▸ Problem statement
Reprint all entries without any alteration.

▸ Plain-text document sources

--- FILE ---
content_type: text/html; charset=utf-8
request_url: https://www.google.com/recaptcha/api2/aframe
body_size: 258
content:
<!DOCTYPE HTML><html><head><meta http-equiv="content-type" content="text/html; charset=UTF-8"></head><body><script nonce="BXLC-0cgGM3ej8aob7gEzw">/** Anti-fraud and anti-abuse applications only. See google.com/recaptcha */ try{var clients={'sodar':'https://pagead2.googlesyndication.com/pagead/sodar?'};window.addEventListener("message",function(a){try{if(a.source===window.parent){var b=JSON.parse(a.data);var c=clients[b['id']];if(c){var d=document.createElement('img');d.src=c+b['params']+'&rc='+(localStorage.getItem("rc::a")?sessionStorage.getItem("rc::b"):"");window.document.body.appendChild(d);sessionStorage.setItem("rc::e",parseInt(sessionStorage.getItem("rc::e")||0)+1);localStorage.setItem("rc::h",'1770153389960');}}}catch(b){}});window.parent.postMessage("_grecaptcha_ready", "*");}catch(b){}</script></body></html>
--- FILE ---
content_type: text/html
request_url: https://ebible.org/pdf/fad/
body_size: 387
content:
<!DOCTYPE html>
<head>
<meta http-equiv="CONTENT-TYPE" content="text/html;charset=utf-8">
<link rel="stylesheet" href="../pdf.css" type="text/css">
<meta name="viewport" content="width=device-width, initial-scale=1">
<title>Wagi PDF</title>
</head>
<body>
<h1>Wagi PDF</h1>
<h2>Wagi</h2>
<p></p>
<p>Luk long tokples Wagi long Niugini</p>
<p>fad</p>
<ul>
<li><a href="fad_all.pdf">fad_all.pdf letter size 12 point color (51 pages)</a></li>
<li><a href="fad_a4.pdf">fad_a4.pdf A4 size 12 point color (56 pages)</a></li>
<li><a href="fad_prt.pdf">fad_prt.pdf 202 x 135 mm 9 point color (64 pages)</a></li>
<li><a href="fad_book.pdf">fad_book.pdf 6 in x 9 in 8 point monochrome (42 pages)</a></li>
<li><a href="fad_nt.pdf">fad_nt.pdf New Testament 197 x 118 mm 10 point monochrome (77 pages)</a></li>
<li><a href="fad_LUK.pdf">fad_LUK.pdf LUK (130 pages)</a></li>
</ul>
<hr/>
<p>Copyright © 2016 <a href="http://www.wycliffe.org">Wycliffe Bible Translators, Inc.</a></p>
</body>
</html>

▸ Written response
--- FILE ---
content_type: text/html; charset=utf-8
request_url: https://www.google.com/recaptcha/api2/aframe
body_size: 258
content:
<!DOCTYPE HTML><html><head><meta http-equiv="content-type" content="text/html; charset=UTF-8"></head><body><script nonce="BXLC-0cgGM3ej8aob7gEzw">/** Anti-fraud and anti-abuse applications only. See google.com/recaptcha */ try{var clients={'sodar':'https://pagead2.googlesyndication.com/pagead/sodar?'};window.addEventListener("message",function(a){try{if(a.source===window.parent){var b=JSON.parse(a.data);var c=clients[b['id']];if(c){var d=document.createElement('img');d.src=c+b['params']+'&rc='+(localStorage.getItem("rc::a")?sessionStorage.getItem("rc::b"):"");window.document.body.appendChild(d);sessionStorage.setItem("rc::e",parseInt(sessionStorage.getItem("rc::e")||0)+1);localStorage.setItem("rc::h",'1770153389960');}}}catch(b){}});window.parent.postMessage("_grecaptcha_ready", "*");}catch(b){}</script></body></html>
--- FILE ---
content_type: text/html
request_url: https://ebible.org/pdf/fad/
body_size: 387
content:
<!DOCTYPE html>
<head>
<meta http-equiv="CONTENT-TYPE" content="text/html;charset=utf-8">
<link rel="stylesheet" href="../pdf.css" type="text/css">
<meta name="viewport" content="width=device-width, initial-scale=1">
<title>Wagi PDF</title>
</head>
<body>
<h1>Wagi PDF</h1>
<h2>Wagi</h2>
<p></p>
<p>Luk long tokples Wagi long Niugini</p>
<p>fad</p>
<ul>
<li><a href="fad_all.pdf">fad_all.pdf letter size 12 point color (51 pages)</a></li>
<li><a href="fad_a4.pdf">fad_a4.pdf A4 size 12 point color (56 pages)</a></li>
<li><a href="fad_prt.pdf">fad_prt.pdf 202 x 135 mm 9 point color (64 pages)</a></li>
<li><a href="fad_book.pdf">fad_book.pdf 6 in x 9 in 8 point monochrome (42 pages)</a></li>
<li><a href="fad_nt.pdf">fad_nt.pdf New Testament 197 x 118 mm 10 point monochrome (77 pages)</a></li>
<li><a href="fad_LUK.pdf">fad_LUK.pdf LUK (130 pages)</a></li>
</ul>
<hr/>
<p>Copyright © 2016 <a href="http://www.wycliffe.org">Wycliffe Bible Translators, Inc.</a></p>
</body>
</html>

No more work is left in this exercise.